Readers should exercise caution and common courtesy if they use the following shotgunning methods. This activity can be hazardous to both participants and bystanders, and is invariably messy.
Remember its not what you drink but how fast you drink it. The NASA recommended procedure for shotgunning is as follows:
1. Find at least one friend or new acquaintance (preferably onethat buys beer for his friends). Shotgunning beer by oneself is not only sad and useless, but also pathetic.
2. Locate at least one can of beer per particpant. Every participant should have the same number of beers if a chain-shotgun event seems imminent. Shotgunning is best done on a non-carpeted surface near a suitable liquid receptacle, such as the linoleum in a kitchen by the sink, or on the sidewalk near a gutter.
3. With sealed can of beer in hand and tilted between 65-75 degrees from "upside down," the participant punctures the side of the can, near the bottom rim. The puncture should be no larger than ¾” wide, or about 20mm (for metric loving Canadians). This puncturing can be done with the sharp end of a bottle opener, a flathead screwdriver, or with one's two front teeth (Nies it doesn’t work with dentures). Drinkers, be advised to use your own two front teeth if you choose this last method. In the event of catastrophic beer depressurization and massive beer spillage due to an incorrect puncture, participants should point and laugh at the affected drinker, bearing in mind that the same unhappy circumstance could also happen to them if they are not careful.
4. The participant should quickly lift the can and place his/her lips over the puncture in the can to stem the small amount of beer spillage that may occur. When all participants are ready, they should simultaneously reach over their heads and pull the tabs on their cans of beer. Participants, take care that that you only pull the tab on your own beer, and not anyone else's; such an error has been known to cause unexpected beer depressurization - noted above.
5. If done correctly, gravity and the sudden equalization of pressure should push the beer with relatively great force out of the puncture made in step 3. Participants should be prepared for a robust flow of beer, and should be careful not to choke, allow too much beer to spill from the mouth, or allow any beer at all to be pushed from the mouth into the nasal cavity and out the nose. These errors could lead to excessive mess and physical discomfort. Participants should swallow vigorously until the beer is depleted.
6. This step is optional.

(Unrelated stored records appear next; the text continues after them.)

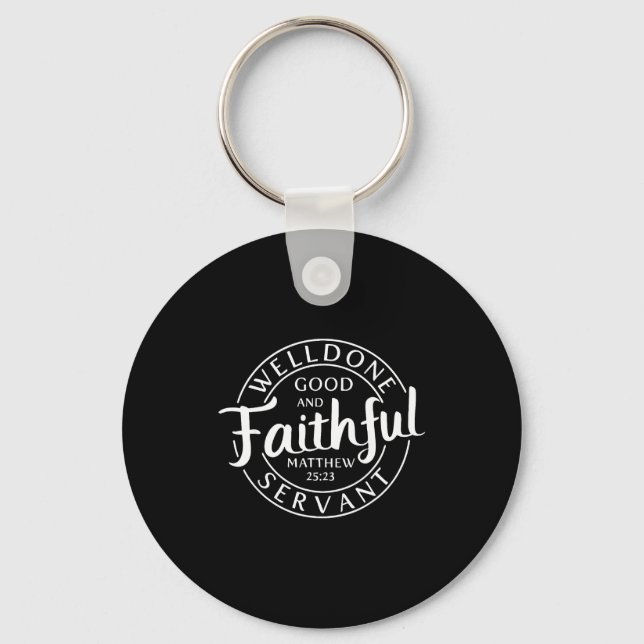 Well Done Good And Faithful Servant Matthew 25 23  Keychain (Front)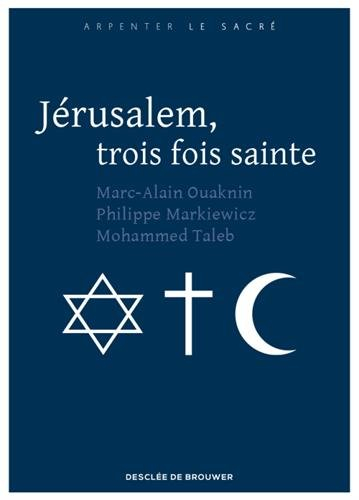 Jérusalem, trois fois sainte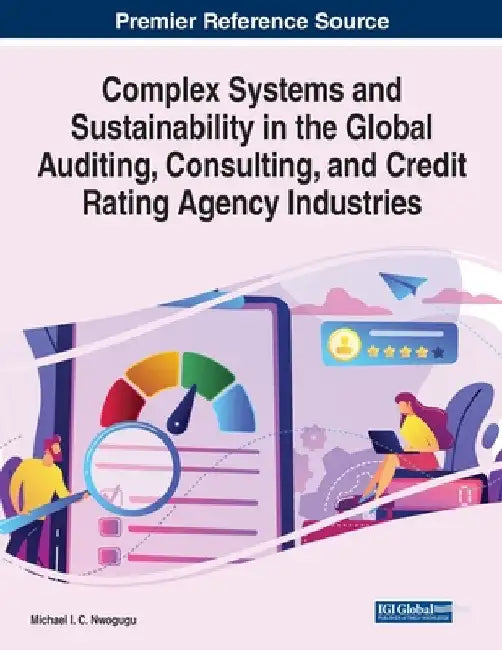 Complex Systems and Sustainability in the Global Auditing, Consulting, and Credit Rating Agency Industries by Michael I. C. Nwogugu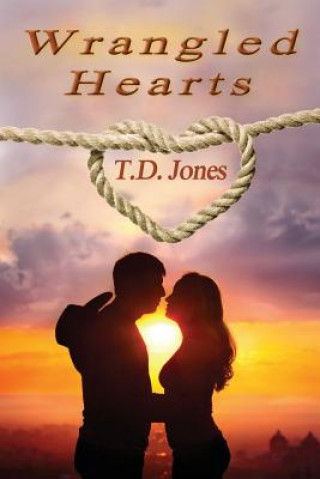 Book Wrangled Hearts T D Jones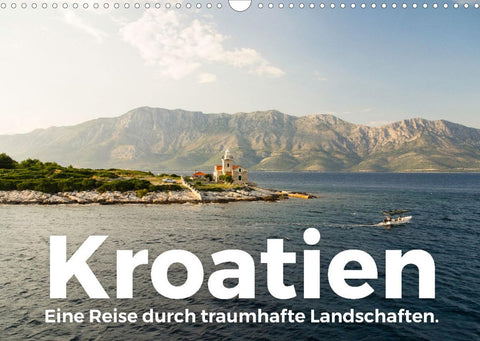 Kroatien - Eine Reise durch traumhafte Landschaften. (Wandkalender 2022 DIN A3 quer)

When the can is empty, the participant may crush it in his/her hand while uttering a barbaric yawp, or crush it against his/her forehead or another's (depending on circumstance; normal beer etiquette rules apply), or slam against any available hard surface (such as Formica) into a geometrically symmetrical, beer-dampened disk.
7. Repeat from step 3 until existing beer is gone, or until the host of the party you're attending asks you to depart.